AI integration in construction cost estimation: workflow frictions and practitioner priorities from professional estimators

Anh D. Chau, Lufan Wang and Michael Seni
International journal of construction management, pp.1-16
05-13-2026

Abstract

Artificial intelligence construction cost estimation quantity takeoff Technology Acceptance Model Diffusion of Innovations preconstruction qualitative research AI adoption
Cost estimation is a critical preconstruction function increasingly targeted for artificial intelligence (AI)-enabled improvement, yet empirical evidence on how professional estimators integrate these tools into daily practice remains limited. This exploratory qualitative study examines AI adoption in construction cost estimation through semi-structured interviews with 12 professional estimators from eight U.S.-based cost consultancies and general contractors, supplemented by a corroborating interview with a senior technology executive. Drawing on the Technology Acceptance Model (TAM) and Diffusion of Innovations (DOI) theory as complementary frameworks, the analysis operationalizes seven theoretical constructs at the coding level and identifies six practitioner-validated priority themes: reliability and uncertainty signaling, workflow integration, systems coverage for mechanical, electrical, and plumbing (MEP) assemblies, market-linked pricing, document and scope intelligence, and human-centered automation.

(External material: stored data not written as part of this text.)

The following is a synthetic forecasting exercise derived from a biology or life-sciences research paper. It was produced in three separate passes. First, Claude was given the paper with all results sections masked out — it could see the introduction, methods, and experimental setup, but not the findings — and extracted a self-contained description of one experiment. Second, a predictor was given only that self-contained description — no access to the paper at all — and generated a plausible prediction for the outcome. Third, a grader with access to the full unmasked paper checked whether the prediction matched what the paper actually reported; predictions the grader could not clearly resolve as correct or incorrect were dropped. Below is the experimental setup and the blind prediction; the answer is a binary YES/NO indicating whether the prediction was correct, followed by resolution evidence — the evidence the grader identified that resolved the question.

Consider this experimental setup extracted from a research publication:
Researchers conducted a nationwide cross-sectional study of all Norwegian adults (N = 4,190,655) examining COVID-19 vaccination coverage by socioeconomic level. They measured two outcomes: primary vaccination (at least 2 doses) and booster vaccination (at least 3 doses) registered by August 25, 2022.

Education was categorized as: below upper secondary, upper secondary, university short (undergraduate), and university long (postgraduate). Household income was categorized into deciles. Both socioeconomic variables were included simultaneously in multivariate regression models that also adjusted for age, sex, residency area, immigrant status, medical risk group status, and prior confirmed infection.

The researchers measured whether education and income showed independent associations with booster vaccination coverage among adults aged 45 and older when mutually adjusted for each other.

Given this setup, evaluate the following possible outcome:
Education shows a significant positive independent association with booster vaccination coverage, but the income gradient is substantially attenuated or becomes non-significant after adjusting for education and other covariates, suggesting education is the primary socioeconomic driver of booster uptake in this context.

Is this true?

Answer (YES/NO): NO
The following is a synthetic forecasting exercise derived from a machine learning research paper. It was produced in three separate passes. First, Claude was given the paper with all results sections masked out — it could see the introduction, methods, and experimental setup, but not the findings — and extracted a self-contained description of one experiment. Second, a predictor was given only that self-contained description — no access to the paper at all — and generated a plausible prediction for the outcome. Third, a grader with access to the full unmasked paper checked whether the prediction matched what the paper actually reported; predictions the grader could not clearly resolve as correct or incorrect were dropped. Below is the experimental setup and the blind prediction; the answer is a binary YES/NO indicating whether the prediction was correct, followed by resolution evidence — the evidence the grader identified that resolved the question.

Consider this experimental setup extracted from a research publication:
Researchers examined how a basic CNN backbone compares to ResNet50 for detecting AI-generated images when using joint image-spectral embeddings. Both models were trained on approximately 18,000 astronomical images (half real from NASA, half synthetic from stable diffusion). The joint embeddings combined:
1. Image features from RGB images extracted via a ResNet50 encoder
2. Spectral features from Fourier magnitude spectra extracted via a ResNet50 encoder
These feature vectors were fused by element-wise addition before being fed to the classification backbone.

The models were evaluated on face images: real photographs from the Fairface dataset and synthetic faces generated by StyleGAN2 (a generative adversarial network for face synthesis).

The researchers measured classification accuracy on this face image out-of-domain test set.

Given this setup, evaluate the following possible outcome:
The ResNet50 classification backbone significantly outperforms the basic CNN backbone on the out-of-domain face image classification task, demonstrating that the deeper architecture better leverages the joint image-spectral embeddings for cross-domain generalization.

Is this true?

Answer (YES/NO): YES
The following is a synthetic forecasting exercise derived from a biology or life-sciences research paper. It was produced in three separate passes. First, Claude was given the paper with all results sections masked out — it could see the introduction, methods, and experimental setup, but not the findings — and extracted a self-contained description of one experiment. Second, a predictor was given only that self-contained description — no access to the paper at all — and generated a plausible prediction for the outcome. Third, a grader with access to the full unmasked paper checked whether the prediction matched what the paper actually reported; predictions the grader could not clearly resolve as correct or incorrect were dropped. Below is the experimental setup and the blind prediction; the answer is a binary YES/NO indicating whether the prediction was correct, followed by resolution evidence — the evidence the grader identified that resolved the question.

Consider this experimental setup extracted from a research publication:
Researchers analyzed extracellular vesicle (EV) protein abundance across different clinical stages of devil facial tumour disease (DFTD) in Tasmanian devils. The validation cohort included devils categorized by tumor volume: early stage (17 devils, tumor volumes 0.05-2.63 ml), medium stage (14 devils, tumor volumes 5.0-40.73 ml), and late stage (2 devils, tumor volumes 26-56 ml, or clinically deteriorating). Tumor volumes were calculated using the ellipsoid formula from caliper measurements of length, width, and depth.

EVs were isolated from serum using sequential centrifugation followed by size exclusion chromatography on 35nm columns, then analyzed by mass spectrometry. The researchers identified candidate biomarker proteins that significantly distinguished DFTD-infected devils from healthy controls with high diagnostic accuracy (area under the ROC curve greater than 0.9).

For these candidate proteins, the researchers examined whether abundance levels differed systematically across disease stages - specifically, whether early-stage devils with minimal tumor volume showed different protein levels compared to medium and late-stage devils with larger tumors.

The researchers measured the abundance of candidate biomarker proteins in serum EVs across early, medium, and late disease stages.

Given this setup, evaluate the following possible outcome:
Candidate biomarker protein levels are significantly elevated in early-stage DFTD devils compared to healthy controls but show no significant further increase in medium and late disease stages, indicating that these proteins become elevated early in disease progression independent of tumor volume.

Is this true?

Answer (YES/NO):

The study introduces and formally defines the verification paradox, a previously unnamed mechanism in which estimators must re-perform manual takeoffs to validate AI outputs, neutralizing efficiency gains. The six themes are operationalized into the Construction AI Adoption Readiness Assessment (CAARA), an 18-item diagnostic instrument mapped to a three-phase implementation roadmap, presented as a conceptual framework pending psychometric validation. This study contributes practitioner-grounded empirical evidence and a structured diagnostic tool to support phased AI integration in professional estimation contexts.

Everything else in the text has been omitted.